Transcribe each of the items below word for word, changing nothing.

──────── DATA IN THIS EXERCISE

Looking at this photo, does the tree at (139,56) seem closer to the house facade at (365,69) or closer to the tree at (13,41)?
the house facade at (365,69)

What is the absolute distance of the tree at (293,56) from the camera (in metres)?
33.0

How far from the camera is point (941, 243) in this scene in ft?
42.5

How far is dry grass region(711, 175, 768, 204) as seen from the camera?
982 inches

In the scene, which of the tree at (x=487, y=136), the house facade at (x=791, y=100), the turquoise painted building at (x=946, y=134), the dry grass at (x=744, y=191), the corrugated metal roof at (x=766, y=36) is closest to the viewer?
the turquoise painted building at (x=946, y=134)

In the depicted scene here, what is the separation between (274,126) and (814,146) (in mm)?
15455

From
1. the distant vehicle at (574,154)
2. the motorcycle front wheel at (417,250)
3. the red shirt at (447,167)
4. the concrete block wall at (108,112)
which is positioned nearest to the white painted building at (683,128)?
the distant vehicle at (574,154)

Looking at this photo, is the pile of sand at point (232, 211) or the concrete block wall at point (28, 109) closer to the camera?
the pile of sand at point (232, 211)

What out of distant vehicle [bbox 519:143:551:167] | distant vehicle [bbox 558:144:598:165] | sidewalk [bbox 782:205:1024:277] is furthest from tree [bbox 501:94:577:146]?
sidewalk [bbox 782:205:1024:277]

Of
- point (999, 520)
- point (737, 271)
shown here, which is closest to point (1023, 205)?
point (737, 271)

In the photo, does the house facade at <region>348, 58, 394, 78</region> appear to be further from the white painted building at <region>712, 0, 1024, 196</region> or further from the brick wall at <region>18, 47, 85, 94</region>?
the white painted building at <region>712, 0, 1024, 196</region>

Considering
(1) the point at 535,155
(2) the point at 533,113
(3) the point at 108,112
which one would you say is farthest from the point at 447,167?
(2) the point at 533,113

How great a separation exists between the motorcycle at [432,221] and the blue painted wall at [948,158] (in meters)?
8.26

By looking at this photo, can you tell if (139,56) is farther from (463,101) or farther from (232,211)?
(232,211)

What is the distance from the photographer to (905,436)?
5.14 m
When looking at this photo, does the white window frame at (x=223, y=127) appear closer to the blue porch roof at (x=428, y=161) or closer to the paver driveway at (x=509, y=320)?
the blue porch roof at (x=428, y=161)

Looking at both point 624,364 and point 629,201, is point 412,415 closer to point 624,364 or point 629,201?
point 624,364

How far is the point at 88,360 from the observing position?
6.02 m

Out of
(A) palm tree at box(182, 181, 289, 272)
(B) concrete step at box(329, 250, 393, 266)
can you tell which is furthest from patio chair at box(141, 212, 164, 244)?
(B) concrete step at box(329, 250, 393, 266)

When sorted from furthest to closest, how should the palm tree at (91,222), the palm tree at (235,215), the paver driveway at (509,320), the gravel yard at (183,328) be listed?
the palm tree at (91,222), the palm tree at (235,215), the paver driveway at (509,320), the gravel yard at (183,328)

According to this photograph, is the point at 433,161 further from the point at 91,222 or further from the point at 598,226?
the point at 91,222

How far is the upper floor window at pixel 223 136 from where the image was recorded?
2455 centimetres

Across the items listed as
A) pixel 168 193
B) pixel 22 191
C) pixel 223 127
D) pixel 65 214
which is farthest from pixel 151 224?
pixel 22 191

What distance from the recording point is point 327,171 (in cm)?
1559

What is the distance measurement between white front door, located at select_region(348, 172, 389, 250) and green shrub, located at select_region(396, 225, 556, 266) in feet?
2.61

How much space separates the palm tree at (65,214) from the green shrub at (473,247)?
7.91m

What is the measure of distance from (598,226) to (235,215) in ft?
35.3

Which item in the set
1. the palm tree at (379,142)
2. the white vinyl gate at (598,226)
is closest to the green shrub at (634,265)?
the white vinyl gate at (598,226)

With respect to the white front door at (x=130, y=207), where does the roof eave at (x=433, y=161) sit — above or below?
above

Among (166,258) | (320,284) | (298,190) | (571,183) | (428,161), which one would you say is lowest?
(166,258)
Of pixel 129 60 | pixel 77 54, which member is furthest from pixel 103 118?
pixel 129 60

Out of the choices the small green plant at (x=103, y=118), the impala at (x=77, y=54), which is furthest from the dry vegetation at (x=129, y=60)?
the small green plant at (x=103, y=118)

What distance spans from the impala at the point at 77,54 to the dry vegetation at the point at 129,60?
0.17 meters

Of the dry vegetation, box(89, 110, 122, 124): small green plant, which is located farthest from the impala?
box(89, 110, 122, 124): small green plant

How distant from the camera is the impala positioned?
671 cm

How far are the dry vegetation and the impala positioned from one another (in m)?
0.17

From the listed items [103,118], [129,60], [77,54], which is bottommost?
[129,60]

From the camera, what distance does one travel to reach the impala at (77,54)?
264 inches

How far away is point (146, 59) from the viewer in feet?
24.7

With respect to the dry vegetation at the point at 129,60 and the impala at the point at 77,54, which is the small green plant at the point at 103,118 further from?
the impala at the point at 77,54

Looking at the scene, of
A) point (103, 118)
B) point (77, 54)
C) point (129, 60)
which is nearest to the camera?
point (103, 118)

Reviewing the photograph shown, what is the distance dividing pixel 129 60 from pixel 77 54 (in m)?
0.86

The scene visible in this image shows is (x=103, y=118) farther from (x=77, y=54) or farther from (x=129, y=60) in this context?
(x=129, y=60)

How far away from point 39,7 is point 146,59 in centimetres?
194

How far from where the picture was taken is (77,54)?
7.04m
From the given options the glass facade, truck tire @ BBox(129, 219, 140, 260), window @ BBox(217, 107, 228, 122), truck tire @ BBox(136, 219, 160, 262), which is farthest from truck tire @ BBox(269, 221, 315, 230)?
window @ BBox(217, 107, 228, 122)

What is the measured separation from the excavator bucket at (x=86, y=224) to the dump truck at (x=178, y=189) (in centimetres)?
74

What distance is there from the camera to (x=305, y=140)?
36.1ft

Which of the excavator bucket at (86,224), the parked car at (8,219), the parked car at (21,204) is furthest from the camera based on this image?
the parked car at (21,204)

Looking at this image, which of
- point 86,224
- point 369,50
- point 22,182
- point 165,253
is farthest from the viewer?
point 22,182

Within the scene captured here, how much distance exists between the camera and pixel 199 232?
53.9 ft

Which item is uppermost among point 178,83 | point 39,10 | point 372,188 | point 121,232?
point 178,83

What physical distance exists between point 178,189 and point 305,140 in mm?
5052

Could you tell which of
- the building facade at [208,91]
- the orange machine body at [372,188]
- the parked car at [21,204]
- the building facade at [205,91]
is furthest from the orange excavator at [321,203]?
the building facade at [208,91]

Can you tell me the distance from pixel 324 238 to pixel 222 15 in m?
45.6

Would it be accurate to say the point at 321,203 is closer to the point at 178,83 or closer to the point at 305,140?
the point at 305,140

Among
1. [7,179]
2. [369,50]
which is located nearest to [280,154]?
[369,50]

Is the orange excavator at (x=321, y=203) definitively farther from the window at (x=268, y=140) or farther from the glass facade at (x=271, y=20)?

────────────────

▶ _EXERCISE OUTPUT_:
Looking at this photo, does the tree at (139,56) seem closer to the house facade at (365,69) or closer to the tree at (13,41)?
the house facade at (365,69)

What is the absolute distance of the tree at (293,56) from the camera (in metres)?
33.0

How far from the camera is point (941, 243) in this scene in ft?
42.5

How far is dry grass region(711, 175, 768, 204) as seen from the camera?
982 inches

In the scene, which of the tree at (x=487, y=136), the house facade at (x=791, y=100), the turquoise painted building at (x=946, y=134), the dry grass at (x=744, y=191), the corrugated metal roof at (x=766, y=36) is closest to the viewer?
the turquoise painted building at (x=946, y=134)

In the depicted scene here, what is the separation between (274,126) and (814,146) (in mm)?
15455

From
1. the distant vehicle at (574,154)
2. the motorcycle front wheel at (417,250)
3. the red shirt at (447,167)
4. the concrete block wall at (108,112)
which is positioned nearest to the white painted building at (683,128)?
the distant vehicle at (574,154)

Looking at this photo, is the pile of sand at point (232, 211) or the concrete block wall at point (28, 109) closer to the camera?
the pile of sand at point (232, 211)

What out of distant vehicle [bbox 519:143:551:167] | distant vehicle [bbox 558:144:598:165] | sidewalk [bbox 782:205:1024:277] is furthest from tree [bbox 501:94:577:146]?
sidewalk [bbox 782:205:1024:277]

Of
- point (999, 520)
- point (737, 271)
shown here, which is closest to point (1023, 205)?
point (737, 271)

In the photo, does the house facade at <region>348, 58, 394, 78</region> appear to be further from the white painted building at <region>712, 0, 1024, 196</region> or further from the brick wall at <region>18, 47, 85, 94</region>?
the white painted building at <region>712, 0, 1024, 196</region>

Considering
(1) the point at 535,155
(2) the point at 533,113
(3) the point at 108,112
which one would you say is farthest from the point at 447,167?
(2) the point at 533,113

How great a separation exists between the motorcycle at [432,221] and the blue painted wall at [948,158] (in meters)?
8.26

By looking at this photo, can you tell if (139,56) is farther from (463,101) or farther from (232,211)?
(232,211)

What is the distance from the photographer to (905,436)?
5.14 m
When looking at this photo, does the white window frame at (x=223, y=127) appear closer to the blue porch roof at (x=428, y=161) or closer to the paver driveway at (x=509, y=320)?
the blue porch roof at (x=428, y=161)

Looking at both point 624,364 and point 629,201, is point 412,415 closer to point 624,364 or point 629,201?
point 624,364

How far is the point at 88,360 from the observing position?
6.02 m

Out of
(A) palm tree at box(182, 181, 289, 272)
(B) concrete step at box(329, 250, 393, 266)
can you tell which is furthest from patio chair at box(141, 212, 164, 244)?
(B) concrete step at box(329, 250, 393, 266)

When sorted from furthest to closest, how should the palm tree at (91,222), the palm tree at (235,215), the paver driveway at (509,320), the gravel yard at (183,328) be listed?
the palm tree at (91,222), the palm tree at (235,215), the paver driveway at (509,320), the gravel yard at (183,328)

According to this photograph, is the point at 433,161 further from the point at 91,222 or further from the point at 598,226?
the point at 91,222

How far is the upper floor window at pixel 223 136 from where the image was recorded?
2455 centimetres

Across the items listed as
A) pixel 168 193
B) pixel 22 191
C) pixel 223 127
D) pixel 65 214
which is farthest from pixel 151 224?
pixel 22 191

What distance from the recording point is point 327,171 (in cm)?
1559

What is the distance measurement between white front door, located at select_region(348, 172, 389, 250) and green shrub, located at select_region(396, 225, 556, 266) in feet?
2.61

How much space separates the palm tree at (65,214) from the green shrub at (473,247)?
7.91m

What is the measure of distance from (598,226) to (235,215) in ft?
35.3

Which item in the set
1. the palm tree at (379,142)
2. the white vinyl gate at (598,226)
is closest to the green shrub at (634,265)?
the white vinyl gate at (598,226)

With respect to the white front door at (x=130, y=207), where does the roof eave at (x=433, y=161) sit — above or below?
above

Among (166,258) | (320,284) | (298,190) | (571,183) | (428,161), which one would you say is lowest?
(166,258)
Of pixel 129 60 | pixel 77 54, which member is furthest from pixel 103 118?
pixel 129 60

Out of the choices the small green plant at (x=103, y=118), the impala at (x=77, y=54), which is furthest from the dry vegetation at (x=129, y=60)?
the small green plant at (x=103, y=118)

What distance spans from the impala at the point at 77,54 to the dry vegetation at the point at 129,60?
0.17 meters

Of the dry vegetation, box(89, 110, 122, 124): small green plant, which is located farthest from the impala?
box(89, 110, 122, 124): small green plant

How distant from the camera is the impala positioned?
671 cm

How far are the dry vegetation and the impala positioned from one another (in m)?
0.17

From the listed items [103,118], [129,60], [77,54], which is bottommost?
[129,60]

From the camera, what distance does one travel to reach the impala at (77,54)?
264 inches

How far away is point (146, 59) from the viewer in feet?
24.7

With respect to the dry vegetation at the point at 129,60 and the impala at the point at 77,54, which is the small green plant at the point at 103,118 further from?
the impala at the point at 77,54

Looking at the scene, of
A) point (103, 118)
B) point (77, 54)
C) point (129, 60)
which is nearest to the camera?
point (103, 118)

Reviewing the photograph shown, what is the distance dividing pixel 129 60 from pixel 77 54 (in m)?
0.86

The scene visible in this image shows is (x=103, y=118) farther from (x=77, y=54) or farther from (x=129, y=60) in this context?
(x=129, y=60)

How far away from point 39,7 is point 146,59 in centimetres?
194

How far from where the picture was taken is (77,54)?
7.04m
From the given options the glass facade, truck tire @ BBox(129, 219, 140, 260), window @ BBox(217, 107, 228, 122), truck tire @ BBox(136, 219, 160, 262), which is farthest from truck tire @ BBox(269, 221, 315, 230)?
window @ BBox(217, 107, 228, 122)

What is the measured separation from the excavator bucket at (x=86, y=224) to the dump truck at (x=178, y=189) (in centimetres)?
74

What distance is there from the camera to (x=305, y=140)?
36.1ft

Which of the excavator bucket at (86,224), the parked car at (8,219), the parked car at (21,204) is furthest from the camera based on this image?
the parked car at (21,204)

Looking at this image, which of
- point 86,224
- point 369,50
- point 22,182
- point 165,253
is farthest from the viewer?
point 22,182

Within the scene captured here, how much distance exists between the camera and pixel 199 232?
53.9 ft

Which item is uppermost among point 178,83 | point 39,10 | point 372,188 | point 121,232?
point 178,83

What physical distance exists between point 178,189 and point 305,140 in mm?
5052

Could you tell which of
- the building facade at [208,91]
- the orange machine body at [372,188]
- the parked car at [21,204]
- the building facade at [205,91]
is furthest from the orange excavator at [321,203]?
the building facade at [208,91]

Can you tell me the distance from pixel 324 238 to pixel 222 15 in m?
45.6

Would it be accurate to say the point at 321,203 is closer to the point at 178,83 or closer to the point at 305,140?
the point at 305,140

Among
1. [7,179]
2. [369,50]
which is located nearest to [280,154]?
[369,50]

Is the orange excavator at (x=321, y=203) definitively farther from the window at (x=268, y=140) or farther from the glass facade at (x=271, y=20)?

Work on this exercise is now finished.